Dünyanın farklı cografyalarındaki ülkelerde köklü markalara ekonomik ve kültürel anlamda geçmiş gelecek bağını kuran bir değer olarak önem verildiğini ve korunduğunu görüyoruz.
Dünya genelinde ve Türkiye’deki markaların ömürleri gün geçtikçe kısalmakta, farklı araştırmalara göre bu süreler 10-20 yıl arasında görülmektedir.

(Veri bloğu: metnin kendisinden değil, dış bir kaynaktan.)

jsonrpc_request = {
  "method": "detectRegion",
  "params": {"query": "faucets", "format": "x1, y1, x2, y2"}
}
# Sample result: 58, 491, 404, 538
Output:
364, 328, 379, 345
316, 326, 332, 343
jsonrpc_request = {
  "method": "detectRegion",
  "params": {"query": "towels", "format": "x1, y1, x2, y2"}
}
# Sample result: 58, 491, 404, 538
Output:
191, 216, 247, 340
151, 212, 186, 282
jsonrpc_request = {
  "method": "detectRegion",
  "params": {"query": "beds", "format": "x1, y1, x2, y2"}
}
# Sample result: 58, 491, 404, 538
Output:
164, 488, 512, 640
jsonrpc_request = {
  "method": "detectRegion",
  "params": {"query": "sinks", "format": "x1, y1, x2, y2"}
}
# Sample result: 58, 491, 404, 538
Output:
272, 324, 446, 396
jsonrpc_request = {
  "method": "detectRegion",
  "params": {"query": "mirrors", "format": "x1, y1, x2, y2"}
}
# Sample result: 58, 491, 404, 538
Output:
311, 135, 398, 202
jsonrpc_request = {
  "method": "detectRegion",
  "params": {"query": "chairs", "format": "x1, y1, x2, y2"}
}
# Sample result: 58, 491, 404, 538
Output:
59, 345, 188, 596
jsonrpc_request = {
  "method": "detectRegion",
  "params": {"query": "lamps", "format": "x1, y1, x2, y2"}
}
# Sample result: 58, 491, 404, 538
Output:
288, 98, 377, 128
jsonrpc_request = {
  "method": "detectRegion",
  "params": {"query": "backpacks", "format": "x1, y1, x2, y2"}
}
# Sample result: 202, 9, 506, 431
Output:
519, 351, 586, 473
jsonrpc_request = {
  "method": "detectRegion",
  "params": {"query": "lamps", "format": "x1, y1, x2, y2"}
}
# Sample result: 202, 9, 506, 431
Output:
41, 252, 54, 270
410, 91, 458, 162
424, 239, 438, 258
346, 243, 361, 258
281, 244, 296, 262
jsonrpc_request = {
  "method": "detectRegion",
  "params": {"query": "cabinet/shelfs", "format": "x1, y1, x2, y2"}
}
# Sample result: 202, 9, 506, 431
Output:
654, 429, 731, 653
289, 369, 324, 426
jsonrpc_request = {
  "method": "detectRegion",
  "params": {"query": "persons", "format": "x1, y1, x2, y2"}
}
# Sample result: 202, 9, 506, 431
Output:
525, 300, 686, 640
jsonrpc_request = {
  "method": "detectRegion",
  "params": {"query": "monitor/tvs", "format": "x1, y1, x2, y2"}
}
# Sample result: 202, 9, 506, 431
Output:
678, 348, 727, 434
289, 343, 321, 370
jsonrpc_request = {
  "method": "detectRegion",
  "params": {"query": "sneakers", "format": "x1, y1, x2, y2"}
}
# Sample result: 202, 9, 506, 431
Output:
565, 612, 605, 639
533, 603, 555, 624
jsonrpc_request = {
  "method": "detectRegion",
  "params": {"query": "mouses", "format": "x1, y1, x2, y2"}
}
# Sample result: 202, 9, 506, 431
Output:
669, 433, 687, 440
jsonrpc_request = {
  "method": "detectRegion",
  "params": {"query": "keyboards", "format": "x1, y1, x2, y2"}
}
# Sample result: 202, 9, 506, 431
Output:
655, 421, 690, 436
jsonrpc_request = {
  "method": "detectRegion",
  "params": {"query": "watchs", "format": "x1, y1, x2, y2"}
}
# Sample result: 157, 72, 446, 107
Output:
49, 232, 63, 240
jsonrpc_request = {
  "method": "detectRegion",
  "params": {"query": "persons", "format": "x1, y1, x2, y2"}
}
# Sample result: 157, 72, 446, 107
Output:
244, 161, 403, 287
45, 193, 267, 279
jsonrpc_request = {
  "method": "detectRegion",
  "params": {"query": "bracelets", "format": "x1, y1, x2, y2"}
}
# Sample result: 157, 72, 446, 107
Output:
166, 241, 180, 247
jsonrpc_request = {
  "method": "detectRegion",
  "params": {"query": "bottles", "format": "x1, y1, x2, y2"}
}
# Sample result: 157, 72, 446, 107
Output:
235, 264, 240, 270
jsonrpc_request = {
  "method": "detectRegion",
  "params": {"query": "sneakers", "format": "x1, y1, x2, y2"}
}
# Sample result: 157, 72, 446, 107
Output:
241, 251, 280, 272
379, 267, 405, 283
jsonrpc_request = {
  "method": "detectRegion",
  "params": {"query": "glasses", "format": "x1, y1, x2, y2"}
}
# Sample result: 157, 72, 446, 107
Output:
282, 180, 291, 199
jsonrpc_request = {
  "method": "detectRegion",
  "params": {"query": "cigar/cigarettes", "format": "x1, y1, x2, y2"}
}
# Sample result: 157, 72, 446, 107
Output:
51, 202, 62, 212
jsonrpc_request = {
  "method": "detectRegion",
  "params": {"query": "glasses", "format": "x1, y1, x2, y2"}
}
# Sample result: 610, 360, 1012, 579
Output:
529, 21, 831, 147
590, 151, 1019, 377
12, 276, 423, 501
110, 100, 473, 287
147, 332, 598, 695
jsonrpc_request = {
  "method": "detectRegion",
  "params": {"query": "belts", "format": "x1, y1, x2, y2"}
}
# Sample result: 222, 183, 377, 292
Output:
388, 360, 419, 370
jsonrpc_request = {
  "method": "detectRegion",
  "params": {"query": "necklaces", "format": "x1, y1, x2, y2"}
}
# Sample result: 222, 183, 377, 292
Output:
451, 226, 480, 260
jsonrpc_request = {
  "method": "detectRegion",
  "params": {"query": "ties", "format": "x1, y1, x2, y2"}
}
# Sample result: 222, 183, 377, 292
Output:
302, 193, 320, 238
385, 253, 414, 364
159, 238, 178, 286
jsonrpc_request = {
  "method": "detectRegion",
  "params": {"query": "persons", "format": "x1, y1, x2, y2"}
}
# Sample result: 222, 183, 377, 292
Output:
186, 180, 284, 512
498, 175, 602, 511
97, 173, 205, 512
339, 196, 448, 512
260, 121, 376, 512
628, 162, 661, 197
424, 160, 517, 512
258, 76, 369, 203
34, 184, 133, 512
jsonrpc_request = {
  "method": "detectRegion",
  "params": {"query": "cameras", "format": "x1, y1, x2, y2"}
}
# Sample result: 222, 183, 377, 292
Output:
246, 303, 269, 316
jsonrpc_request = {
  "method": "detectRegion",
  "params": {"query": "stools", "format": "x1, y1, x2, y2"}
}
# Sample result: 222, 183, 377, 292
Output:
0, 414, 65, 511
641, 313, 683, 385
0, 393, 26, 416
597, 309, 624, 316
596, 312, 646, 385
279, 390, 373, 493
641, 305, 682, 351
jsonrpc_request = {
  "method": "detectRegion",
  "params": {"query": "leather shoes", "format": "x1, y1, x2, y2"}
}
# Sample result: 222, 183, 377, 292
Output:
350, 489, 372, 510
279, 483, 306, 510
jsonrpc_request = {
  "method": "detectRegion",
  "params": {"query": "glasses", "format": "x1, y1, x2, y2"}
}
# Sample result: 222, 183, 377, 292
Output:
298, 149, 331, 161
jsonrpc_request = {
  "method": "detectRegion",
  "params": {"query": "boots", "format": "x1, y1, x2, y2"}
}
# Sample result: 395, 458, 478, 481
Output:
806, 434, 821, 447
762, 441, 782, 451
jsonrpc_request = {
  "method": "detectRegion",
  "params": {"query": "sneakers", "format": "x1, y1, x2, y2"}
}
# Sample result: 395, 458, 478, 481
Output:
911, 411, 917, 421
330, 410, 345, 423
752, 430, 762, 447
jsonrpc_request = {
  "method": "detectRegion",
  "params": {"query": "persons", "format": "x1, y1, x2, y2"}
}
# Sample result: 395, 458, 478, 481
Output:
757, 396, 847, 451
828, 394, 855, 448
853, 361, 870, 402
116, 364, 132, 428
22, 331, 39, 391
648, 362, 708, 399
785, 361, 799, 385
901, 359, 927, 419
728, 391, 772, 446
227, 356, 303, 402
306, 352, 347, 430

Markalarımızın uzun süreli varlığına temel teşkil eden ve bugüne taşıyan önemli özellikleri üzerine akademik alanda da yoğun çalışmalar yapılmaktadır .
Marka Mirası bir markanın sadece tarihini/geçmişini değil, geçmiş - bugün ve gelecek bağlamını ifade etmekte olduğundan, ülkeye ve kuruma ait değerlerin yerinde ve içerikleriyle korunup sürdürülmesi konularının bütünsel bir yaklaşım ve ivedilikle tanımlanması bir zorunluluktur.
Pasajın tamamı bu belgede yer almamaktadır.